Thanks for the explanation!
On Fri, 28 Apr 2000, Phillip J. Eby wrote:
NOT designed for high-volume updates like this. Your actual best bet would be to load all 60,000 objects first, then ZCatalog them all in one single long transaction, with subtransactions to prevent memory overflow. ZCatalog+FileStorage has terrific speed and great space performance in that configuration. But if you have an application that requires frequent indexing, you may be better off with an RDBMS for certain aspects.
I came to this conclusion myself about two hours ago and am in the process of doing the load that way. The object load without the Catalog was relatively fast and not disk intensive. I do find it interesting to note that raw data occupying 8MB on disk takes up 28MB on disk loaded into ZClass instance objects, *without* cataloging. This is not a good storage ratio, so I'm not sure what you mean by "great space performance"; but then again, ZODB's purpose is definately not storage optimization! I'll be curious to see how much overhead the Catalog adds; I'm guessing the space performance you are refering to is in that overhead.
Do you have an example of doing subtransactions?
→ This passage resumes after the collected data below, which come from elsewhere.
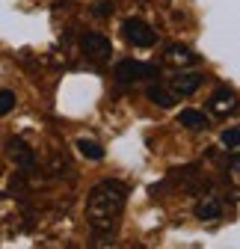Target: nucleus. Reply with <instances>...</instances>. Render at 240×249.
Here are the masks:
<instances>
[{
  "label": "nucleus",
  "mask_w": 240,
  "mask_h": 249,
  "mask_svg": "<svg viewBox=\"0 0 240 249\" xmlns=\"http://www.w3.org/2000/svg\"><path fill=\"white\" fill-rule=\"evenodd\" d=\"M125 202H128V187L116 178H107L89 190L86 220H89V229H92L95 237L113 234V229L119 226V216L125 211Z\"/></svg>",
  "instance_id": "f257e3e1"
},
{
  "label": "nucleus",
  "mask_w": 240,
  "mask_h": 249,
  "mask_svg": "<svg viewBox=\"0 0 240 249\" xmlns=\"http://www.w3.org/2000/svg\"><path fill=\"white\" fill-rule=\"evenodd\" d=\"M122 36H125V42L134 45V48H154V45H157L154 27H148V24L139 21V18H128V21L122 24Z\"/></svg>",
  "instance_id": "f03ea898"
},
{
  "label": "nucleus",
  "mask_w": 240,
  "mask_h": 249,
  "mask_svg": "<svg viewBox=\"0 0 240 249\" xmlns=\"http://www.w3.org/2000/svg\"><path fill=\"white\" fill-rule=\"evenodd\" d=\"M154 74H157V66L139 62V59H122V62H116V69H113V77L119 83H137L142 77H154Z\"/></svg>",
  "instance_id": "7ed1b4c3"
},
{
  "label": "nucleus",
  "mask_w": 240,
  "mask_h": 249,
  "mask_svg": "<svg viewBox=\"0 0 240 249\" xmlns=\"http://www.w3.org/2000/svg\"><path fill=\"white\" fill-rule=\"evenodd\" d=\"M80 48H83V53H86L89 59H95V62H104V59H110V53H113V42H110L104 33H86V36L80 39Z\"/></svg>",
  "instance_id": "20e7f679"
},
{
  "label": "nucleus",
  "mask_w": 240,
  "mask_h": 249,
  "mask_svg": "<svg viewBox=\"0 0 240 249\" xmlns=\"http://www.w3.org/2000/svg\"><path fill=\"white\" fill-rule=\"evenodd\" d=\"M6 154H9V160L21 169V172H30V169H36V154H33V148H30L24 140H18V137H12L9 142H6Z\"/></svg>",
  "instance_id": "39448f33"
},
{
  "label": "nucleus",
  "mask_w": 240,
  "mask_h": 249,
  "mask_svg": "<svg viewBox=\"0 0 240 249\" xmlns=\"http://www.w3.org/2000/svg\"><path fill=\"white\" fill-rule=\"evenodd\" d=\"M237 95L231 89H217L211 98H207V110L211 113H217V116H228V113H234L237 110Z\"/></svg>",
  "instance_id": "423d86ee"
},
{
  "label": "nucleus",
  "mask_w": 240,
  "mask_h": 249,
  "mask_svg": "<svg viewBox=\"0 0 240 249\" xmlns=\"http://www.w3.org/2000/svg\"><path fill=\"white\" fill-rule=\"evenodd\" d=\"M199 86H202V74H196V71H178L169 77V89L175 95H193Z\"/></svg>",
  "instance_id": "0eeeda50"
},
{
  "label": "nucleus",
  "mask_w": 240,
  "mask_h": 249,
  "mask_svg": "<svg viewBox=\"0 0 240 249\" xmlns=\"http://www.w3.org/2000/svg\"><path fill=\"white\" fill-rule=\"evenodd\" d=\"M199 53H193L190 48H184V45H172L169 51H166V62H172V66H199Z\"/></svg>",
  "instance_id": "6e6552de"
},
{
  "label": "nucleus",
  "mask_w": 240,
  "mask_h": 249,
  "mask_svg": "<svg viewBox=\"0 0 240 249\" xmlns=\"http://www.w3.org/2000/svg\"><path fill=\"white\" fill-rule=\"evenodd\" d=\"M145 98L152 101V104H157V107H163V110H169V107H175V92L172 89H163V86H157V83H152L145 89Z\"/></svg>",
  "instance_id": "1a4fd4ad"
},
{
  "label": "nucleus",
  "mask_w": 240,
  "mask_h": 249,
  "mask_svg": "<svg viewBox=\"0 0 240 249\" xmlns=\"http://www.w3.org/2000/svg\"><path fill=\"white\" fill-rule=\"evenodd\" d=\"M196 216H199V220H220V216H223V202L217 196H205L196 205Z\"/></svg>",
  "instance_id": "9d476101"
},
{
  "label": "nucleus",
  "mask_w": 240,
  "mask_h": 249,
  "mask_svg": "<svg viewBox=\"0 0 240 249\" xmlns=\"http://www.w3.org/2000/svg\"><path fill=\"white\" fill-rule=\"evenodd\" d=\"M178 122H181L187 131H205L207 128V113L205 110H181L178 113Z\"/></svg>",
  "instance_id": "9b49d317"
},
{
  "label": "nucleus",
  "mask_w": 240,
  "mask_h": 249,
  "mask_svg": "<svg viewBox=\"0 0 240 249\" xmlns=\"http://www.w3.org/2000/svg\"><path fill=\"white\" fill-rule=\"evenodd\" d=\"M74 145H77V151L83 154L86 160H101V158H104V148H101L95 140H86V137H80Z\"/></svg>",
  "instance_id": "f8f14e48"
},
{
  "label": "nucleus",
  "mask_w": 240,
  "mask_h": 249,
  "mask_svg": "<svg viewBox=\"0 0 240 249\" xmlns=\"http://www.w3.org/2000/svg\"><path fill=\"white\" fill-rule=\"evenodd\" d=\"M220 142L228 151H240V128H225L223 137H220Z\"/></svg>",
  "instance_id": "ddd939ff"
},
{
  "label": "nucleus",
  "mask_w": 240,
  "mask_h": 249,
  "mask_svg": "<svg viewBox=\"0 0 240 249\" xmlns=\"http://www.w3.org/2000/svg\"><path fill=\"white\" fill-rule=\"evenodd\" d=\"M15 110V92L12 89H0V116H6Z\"/></svg>",
  "instance_id": "4468645a"
},
{
  "label": "nucleus",
  "mask_w": 240,
  "mask_h": 249,
  "mask_svg": "<svg viewBox=\"0 0 240 249\" xmlns=\"http://www.w3.org/2000/svg\"><path fill=\"white\" fill-rule=\"evenodd\" d=\"M92 12H95L98 18H107V15L113 12V3H98V6H92Z\"/></svg>",
  "instance_id": "2eb2a0df"
}]
</instances>
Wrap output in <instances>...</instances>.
I tried just calling get_transaction().commit(1), but it didn't seem to write anything to disk and the memory usage just kept growing.
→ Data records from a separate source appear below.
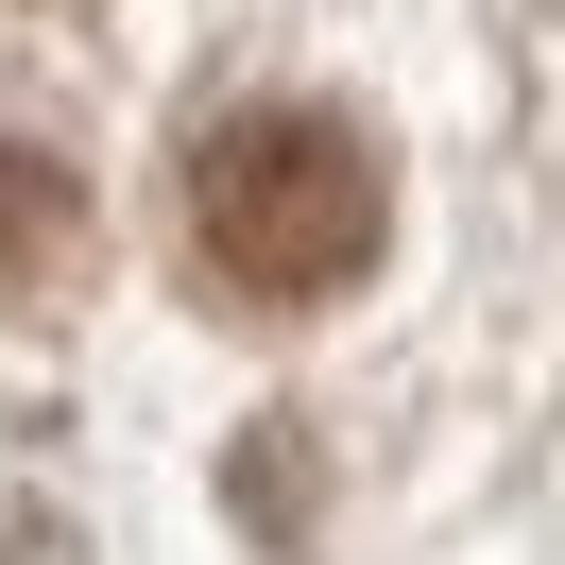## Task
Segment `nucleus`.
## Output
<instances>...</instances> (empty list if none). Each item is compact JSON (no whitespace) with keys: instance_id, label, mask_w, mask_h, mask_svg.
I'll return each instance as SVG.
<instances>
[{"instance_id":"obj_1","label":"nucleus","mask_w":565,"mask_h":565,"mask_svg":"<svg viewBox=\"0 0 565 565\" xmlns=\"http://www.w3.org/2000/svg\"><path fill=\"white\" fill-rule=\"evenodd\" d=\"M377 138L343 104H241L189 138V257L241 309H326L377 275Z\"/></svg>"},{"instance_id":"obj_2","label":"nucleus","mask_w":565,"mask_h":565,"mask_svg":"<svg viewBox=\"0 0 565 565\" xmlns=\"http://www.w3.org/2000/svg\"><path fill=\"white\" fill-rule=\"evenodd\" d=\"M70 257H86V189H70V154L0 138V309H35Z\"/></svg>"}]
</instances>
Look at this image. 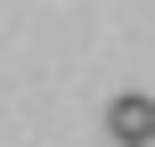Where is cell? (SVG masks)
<instances>
[{"instance_id":"6da1fadb","label":"cell","mask_w":155,"mask_h":147,"mask_svg":"<svg viewBox=\"0 0 155 147\" xmlns=\"http://www.w3.org/2000/svg\"><path fill=\"white\" fill-rule=\"evenodd\" d=\"M106 139L114 147H155V98L147 90H123V98L106 106Z\"/></svg>"}]
</instances>
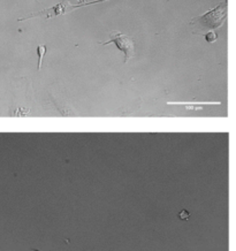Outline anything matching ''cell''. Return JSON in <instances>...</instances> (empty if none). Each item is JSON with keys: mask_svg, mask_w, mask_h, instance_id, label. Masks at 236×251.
Segmentation results:
<instances>
[{"mask_svg": "<svg viewBox=\"0 0 236 251\" xmlns=\"http://www.w3.org/2000/svg\"><path fill=\"white\" fill-rule=\"evenodd\" d=\"M111 43H114V44L118 46V49L120 50L125 53V64L131 60V58H134L135 55V42L134 39L128 37L124 34L119 31H112L109 34V41L107 42H101L99 44L101 45H108Z\"/></svg>", "mask_w": 236, "mask_h": 251, "instance_id": "6da1fadb", "label": "cell"}, {"mask_svg": "<svg viewBox=\"0 0 236 251\" xmlns=\"http://www.w3.org/2000/svg\"><path fill=\"white\" fill-rule=\"evenodd\" d=\"M102 1H105V0H97V1L85 2V4L72 5L68 0H62L60 4L55 5L54 7L48 8V9H45V11H42L38 13H35V14H31L30 16H28V18L20 19L19 21H25V20H28L31 18H37V16H45L46 19H51V18H54V16H58V15H64V14H66V13L72 12L73 9H75V8H79V7H83V6H89L92 4H97V2H102Z\"/></svg>", "mask_w": 236, "mask_h": 251, "instance_id": "7a4b0ae2", "label": "cell"}, {"mask_svg": "<svg viewBox=\"0 0 236 251\" xmlns=\"http://www.w3.org/2000/svg\"><path fill=\"white\" fill-rule=\"evenodd\" d=\"M226 18V6L225 4H222L221 6H219L212 11L211 13H208V14L202 16L201 19H195L192 20L191 22H197L203 27H201V30L199 32L203 31V29H213V28H218L222 25V22L225 21Z\"/></svg>", "mask_w": 236, "mask_h": 251, "instance_id": "3957f363", "label": "cell"}, {"mask_svg": "<svg viewBox=\"0 0 236 251\" xmlns=\"http://www.w3.org/2000/svg\"><path fill=\"white\" fill-rule=\"evenodd\" d=\"M45 52H46V46L45 45H38V48H37V53H38V66H37V69H38V71L42 67L43 57H44Z\"/></svg>", "mask_w": 236, "mask_h": 251, "instance_id": "277c9868", "label": "cell"}, {"mask_svg": "<svg viewBox=\"0 0 236 251\" xmlns=\"http://www.w3.org/2000/svg\"><path fill=\"white\" fill-rule=\"evenodd\" d=\"M205 38H206V41L210 42V43H211V42H214L215 39H217V35H215V32L211 31V32H209V34H206Z\"/></svg>", "mask_w": 236, "mask_h": 251, "instance_id": "5b68a950", "label": "cell"}, {"mask_svg": "<svg viewBox=\"0 0 236 251\" xmlns=\"http://www.w3.org/2000/svg\"><path fill=\"white\" fill-rule=\"evenodd\" d=\"M29 113V110H25V108H19V110L15 111L14 115H16V117H25V115H28Z\"/></svg>", "mask_w": 236, "mask_h": 251, "instance_id": "8992f818", "label": "cell"}, {"mask_svg": "<svg viewBox=\"0 0 236 251\" xmlns=\"http://www.w3.org/2000/svg\"><path fill=\"white\" fill-rule=\"evenodd\" d=\"M179 217H180L181 219H184V220H188L189 218H190V213H189L187 210H182L181 212L179 213Z\"/></svg>", "mask_w": 236, "mask_h": 251, "instance_id": "52a82bcc", "label": "cell"}, {"mask_svg": "<svg viewBox=\"0 0 236 251\" xmlns=\"http://www.w3.org/2000/svg\"><path fill=\"white\" fill-rule=\"evenodd\" d=\"M81 1L83 2V4H85V2H84V0H81Z\"/></svg>", "mask_w": 236, "mask_h": 251, "instance_id": "ba28073f", "label": "cell"}, {"mask_svg": "<svg viewBox=\"0 0 236 251\" xmlns=\"http://www.w3.org/2000/svg\"><path fill=\"white\" fill-rule=\"evenodd\" d=\"M30 251H38V250H35V249H34V250H30Z\"/></svg>", "mask_w": 236, "mask_h": 251, "instance_id": "9c48e42d", "label": "cell"}]
</instances>
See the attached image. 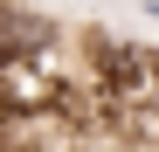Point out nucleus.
I'll list each match as a JSON object with an SVG mask.
<instances>
[{
	"mask_svg": "<svg viewBox=\"0 0 159 152\" xmlns=\"http://www.w3.org/2000/svg\"><path fill=\"white\" fill-rule=\"evenodd\" d=\"M139 14H145V21H159V0H139Z\"/></svg>",
	"mask_w": 159,
	"mask_h": 152,
	"instance_id": "1",
	"label": "nucleus"
}]
</instances>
There remains the fact that there is a data corruption bug in ZODB somewhere, which seems to only be triggered by the massive update activity associated with something like the load-with-ZCatalog I tried to do. I just hope it doesn't bite me again when I do the Cataloging run.
I have not been successful at narrowing down an easily reproduced example of the error. When it strikes seems to depend on the update load, so debugging it is going to be an annoyingly long process, I think.
--RDM